Instructions to follow:
Return the records that follow, matching each one exactly.

[start of Data to use]

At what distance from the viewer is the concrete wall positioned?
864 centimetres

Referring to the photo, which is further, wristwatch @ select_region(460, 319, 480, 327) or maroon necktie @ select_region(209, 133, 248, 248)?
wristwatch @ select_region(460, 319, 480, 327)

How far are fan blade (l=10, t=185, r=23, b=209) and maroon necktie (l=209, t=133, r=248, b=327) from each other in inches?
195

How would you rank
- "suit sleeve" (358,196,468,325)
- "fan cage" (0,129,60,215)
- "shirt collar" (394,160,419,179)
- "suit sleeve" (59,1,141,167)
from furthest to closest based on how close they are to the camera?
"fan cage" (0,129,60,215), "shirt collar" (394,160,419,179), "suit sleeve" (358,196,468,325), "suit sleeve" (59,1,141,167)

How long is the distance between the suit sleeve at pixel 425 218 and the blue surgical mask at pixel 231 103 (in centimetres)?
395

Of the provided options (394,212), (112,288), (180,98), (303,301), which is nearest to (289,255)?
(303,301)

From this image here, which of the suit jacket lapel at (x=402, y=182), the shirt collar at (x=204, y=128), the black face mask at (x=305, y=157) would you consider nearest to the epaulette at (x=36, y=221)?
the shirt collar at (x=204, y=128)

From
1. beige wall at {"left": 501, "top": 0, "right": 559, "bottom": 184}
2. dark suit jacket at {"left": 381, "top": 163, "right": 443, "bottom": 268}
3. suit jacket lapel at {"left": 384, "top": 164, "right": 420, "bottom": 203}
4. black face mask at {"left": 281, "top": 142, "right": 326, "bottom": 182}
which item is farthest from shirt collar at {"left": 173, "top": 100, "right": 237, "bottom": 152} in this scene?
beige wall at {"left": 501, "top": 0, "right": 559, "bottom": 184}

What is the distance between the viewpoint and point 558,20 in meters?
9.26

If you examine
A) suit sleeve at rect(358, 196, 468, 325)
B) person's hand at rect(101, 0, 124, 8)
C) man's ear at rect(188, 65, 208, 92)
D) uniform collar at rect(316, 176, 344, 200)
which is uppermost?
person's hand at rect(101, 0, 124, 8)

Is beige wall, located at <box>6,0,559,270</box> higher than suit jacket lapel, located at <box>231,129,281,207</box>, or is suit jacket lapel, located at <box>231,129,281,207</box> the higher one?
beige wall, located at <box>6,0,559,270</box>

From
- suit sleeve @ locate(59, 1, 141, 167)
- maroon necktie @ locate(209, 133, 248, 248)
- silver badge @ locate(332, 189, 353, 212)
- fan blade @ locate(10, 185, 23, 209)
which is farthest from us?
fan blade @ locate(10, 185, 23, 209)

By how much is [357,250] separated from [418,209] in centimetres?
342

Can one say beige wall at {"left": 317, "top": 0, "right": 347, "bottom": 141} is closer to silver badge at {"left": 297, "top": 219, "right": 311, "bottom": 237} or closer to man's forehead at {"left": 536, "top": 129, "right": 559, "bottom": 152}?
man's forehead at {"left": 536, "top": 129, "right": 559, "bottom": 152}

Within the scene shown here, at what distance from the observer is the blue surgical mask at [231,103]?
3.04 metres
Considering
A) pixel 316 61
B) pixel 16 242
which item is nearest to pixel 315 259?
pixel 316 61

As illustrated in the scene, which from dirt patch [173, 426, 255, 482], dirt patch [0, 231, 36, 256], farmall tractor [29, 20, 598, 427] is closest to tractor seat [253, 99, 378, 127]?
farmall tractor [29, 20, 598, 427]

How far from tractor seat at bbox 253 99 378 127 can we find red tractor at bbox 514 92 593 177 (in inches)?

[end of Data to use]

The completed task:
At what distance from the viewer is the concrete wall positioned?
864 centimetres

Referring to the photo, which is further, wristwatch @ select_region(460, 319, 480, 327) or maroon necktie @ select_region(209, 133, 248, 248)?
wristwatch @ select_region(460, 319, 480, 327)

How far are fan blade (l=10, t=185, r=23, b=209) and maroon necktie (l=209, t=133, r=248, b=327) from each other in inches?
195

How would you rank
- "suit sleeve" (358,196,468,325)
- "fan cage" (0,129,60,215)
- "shirt collar" (394,160,419,179)
- "suit sleeve" (59,1,141,167)
from furthest to closest based on how close they are to the camera?
"fan cage" (0,129,60,215), "shirt collar" (394,160,419,179), "suit sleeve" (358,196,468,325), "suit sleeve" (59,1,141,167)

How long is the distance between the suit sleeve at pixel 425 218 and the blue surgical mask at pixel 231 103 (in centimetres)?
395

Of the provided options (394,212), (112,288), (180,98), (303,301), which is nearest to (289,255)?
(303,301)

From this image here, which of the suit jacket lapel at (x=402, y=182), the shirt collar at (x=204, y=128), the black face mask at (x=305, y=157) would you consider nearest to the epaulette at (x=36, y=221)?
the shirt collar at (x=204, y=128)

From
1. beige wall at {"left": 501, "top": 0, "right": 559, "bottom": 184}
2. dark suit jacket at {"left": 381, "top": 163, "right": 443, "bottom": 268}
3. suit jacket lapel at {"left": 384, "top": 164, "right": 420, "bottom": 203}
4. black face mask at {"left": 281, "top": 142, "right": 326, "bottom": 182}
which item is farthest from shirt collar at {"left": 173, "top": 100, "right": 237, "bottom": 152} in this scene?
beige wall at {"left": 501, "top": 0, "right": 559, "bottom": 184}

What is the distance between the viewpoint and point 558,20 in meters?
9.26

If you examine
A) suit sleeve at rect(358, 196, 468, 325)
B) person's hand at rect(101, 0, 124, 8)
C) man's ear at rect(188, 65, 208, 92)
D) uniform collar at rect(316, 176, 344, 200)
which is uppermost?
person's hand at rect(101, 0, 124, 8)

Is beige wall, located at <box>6,0,559,270</box> higher than suit jacket lapel, located at <box>231,129,281,207</box>, or is suit jacket lapel, located at <box>231,129,281,207</box> the higher one?
beige wall, located at <box>6,0,559,270</box>

From
- suit sleeve @ locate(59, 1, 141, 167)
- maroon necktie @ locate(209, 133, 248, 248)
- silver badge @ locate(332, 189, 353, 212)
- fan blade @ locate(10, 185, 23, 209)
which is farthest from us?
fan blade @ locate(10, 185, 23, 209)

By how much is [357,250] separated from [418,209] in centimetres?
342

Can one say beige wall at {"left": 317, "top": 0, "right": 347, "bottom": 141} is closer to silver badge at {"left": 297, "top": 219, "right": 311, "bottom": 237} or closer to man's forehead at {"left": 536, "top": 129, "right": 559, "bottom": 152}?
man's forehead at {"left": 536, "top": 129, "right": 559, "bottom": 152}

Within the scene shown here, at what distance from the observer is the blue surgical mask at [231,103]?
3.04 metres
Considering
A) pixel 316 61
B) pixel 16 242
which item is nearest to pixel 315 259?
pixel 316 61

As illustrated in the scene, which from dirt patch [173, 426, 255, 482], dirt patch [0, 231, 36, 256], farmall tractor [29, 20, 598, 427] is closest to tractor seat [253, 99, 378, 127]?
farmall tractor [29, 20, 598, 427]

How far from tractor seat at bbox 253 99 378 127 can we find red tractor at bbox 514 92 593 177 (in inches)?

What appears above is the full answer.